## [Problem requirements]
Look below and pull out each line with the word "removeClass".

++++ Record extracts

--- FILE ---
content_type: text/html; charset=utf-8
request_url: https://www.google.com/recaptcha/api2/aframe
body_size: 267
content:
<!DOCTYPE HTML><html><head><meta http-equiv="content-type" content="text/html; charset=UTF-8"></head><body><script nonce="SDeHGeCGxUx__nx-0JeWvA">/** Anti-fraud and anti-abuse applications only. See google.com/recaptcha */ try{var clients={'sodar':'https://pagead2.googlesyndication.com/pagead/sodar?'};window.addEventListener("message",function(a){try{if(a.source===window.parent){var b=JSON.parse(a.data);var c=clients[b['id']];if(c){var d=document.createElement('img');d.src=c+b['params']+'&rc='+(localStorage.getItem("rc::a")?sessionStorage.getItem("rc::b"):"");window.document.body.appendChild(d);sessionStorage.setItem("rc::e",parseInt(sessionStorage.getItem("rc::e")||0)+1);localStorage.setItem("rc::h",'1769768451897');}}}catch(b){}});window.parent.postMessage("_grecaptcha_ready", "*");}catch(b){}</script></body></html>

++++++++
++++ Record extracts

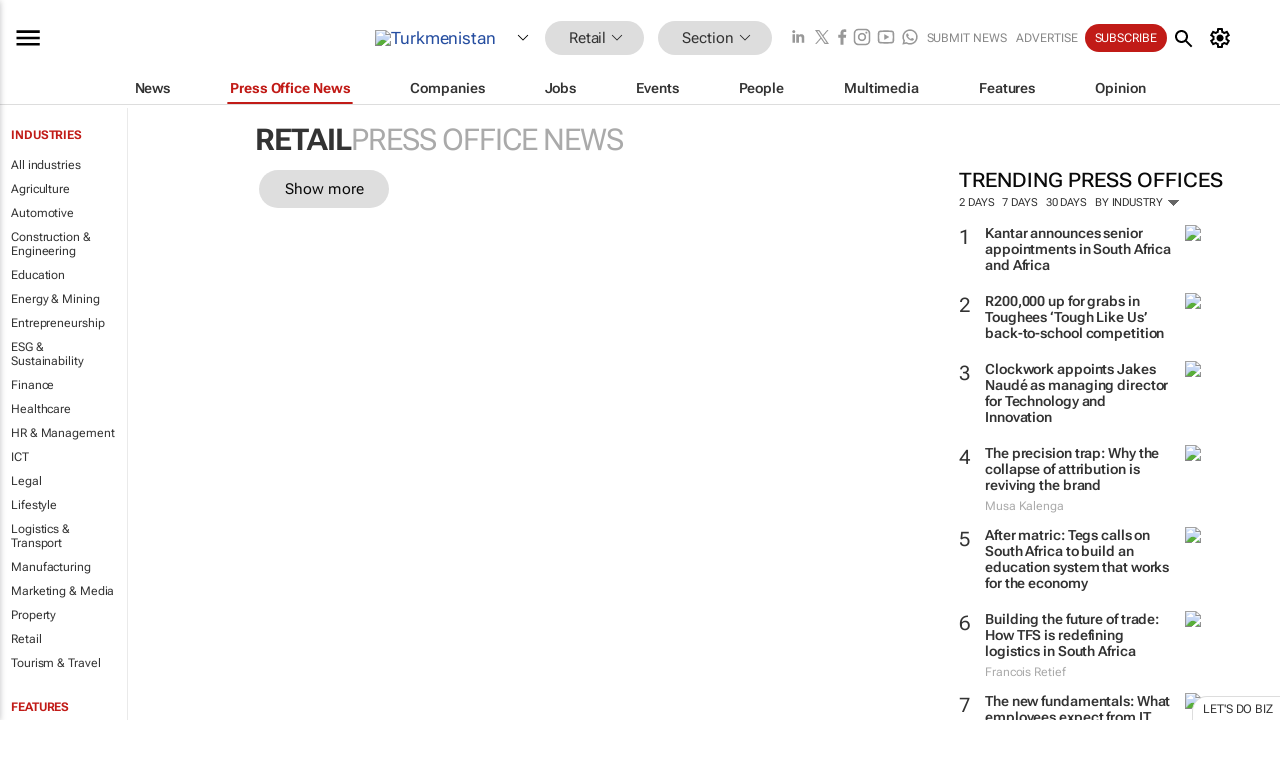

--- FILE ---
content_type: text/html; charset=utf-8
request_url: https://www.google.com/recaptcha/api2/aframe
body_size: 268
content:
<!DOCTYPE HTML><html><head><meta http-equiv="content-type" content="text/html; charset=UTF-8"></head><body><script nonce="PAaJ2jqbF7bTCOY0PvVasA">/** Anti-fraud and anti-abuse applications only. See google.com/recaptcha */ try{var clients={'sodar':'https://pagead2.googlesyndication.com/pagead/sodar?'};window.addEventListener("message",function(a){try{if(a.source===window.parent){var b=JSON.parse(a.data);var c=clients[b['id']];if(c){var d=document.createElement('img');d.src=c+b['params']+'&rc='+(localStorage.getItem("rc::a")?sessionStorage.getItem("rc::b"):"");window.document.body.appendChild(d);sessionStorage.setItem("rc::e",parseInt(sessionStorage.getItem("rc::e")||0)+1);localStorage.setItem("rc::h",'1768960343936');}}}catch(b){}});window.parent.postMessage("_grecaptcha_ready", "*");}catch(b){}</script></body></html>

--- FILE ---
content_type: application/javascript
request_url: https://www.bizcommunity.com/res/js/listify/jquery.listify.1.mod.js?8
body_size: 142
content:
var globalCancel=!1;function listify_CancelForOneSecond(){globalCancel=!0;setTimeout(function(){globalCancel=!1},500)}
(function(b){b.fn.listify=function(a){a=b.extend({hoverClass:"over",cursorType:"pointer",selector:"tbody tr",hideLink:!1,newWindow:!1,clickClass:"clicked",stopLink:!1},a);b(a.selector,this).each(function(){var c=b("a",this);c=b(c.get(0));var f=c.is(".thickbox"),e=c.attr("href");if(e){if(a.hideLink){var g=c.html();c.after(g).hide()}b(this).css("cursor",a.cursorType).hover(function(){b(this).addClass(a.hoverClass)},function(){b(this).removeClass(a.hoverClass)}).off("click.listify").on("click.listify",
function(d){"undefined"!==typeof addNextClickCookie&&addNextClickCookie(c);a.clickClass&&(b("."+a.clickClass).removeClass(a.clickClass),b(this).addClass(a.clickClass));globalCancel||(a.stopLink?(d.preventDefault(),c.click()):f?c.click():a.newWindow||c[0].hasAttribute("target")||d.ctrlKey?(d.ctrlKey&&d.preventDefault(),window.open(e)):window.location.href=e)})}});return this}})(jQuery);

++++++++

## [Result for this task]
(function(b){b.fn.listify=function(a){a=b.extend({hoverClass:"over",cursorType:"pointer",selector:"tbody tr",hideLink:!1,newWindow:!1,clickClass:"clicked",stopLink:!1},a);b(a.selector,this).each(function(){var c=b("a",this);c=b(c.get(0));var f=c.is(".thickbox"),e=c.attr("href");if(e){if(a.hideLink){var g=c.html();c.after(g).hide()}b(this).css("cursor",a.cursorType).hover(function(){b(this).addClass(a.hoverClass)},function(){b(this).removeClass(a.hoverClass)}).off("click.listify").on("click.listify",
function(d){"undefined"!==typeof addNextClickCookie&&addNextClickCookie(c);a.clickClass&&(b("."+a.clickClass).removeClass(a.clickClass),b(this).addClass(a.clickClass));globalCancel||(a.stopLink?(d.preventDefault(),c.click()):f?c.click():a.newWindow||c[0].hasAttribute("target")||d.ctrlKey?(d.ctrlKey&&d.preventDefault(),window.open(e)):window.location.href=e)})}});return this}})(jQuery);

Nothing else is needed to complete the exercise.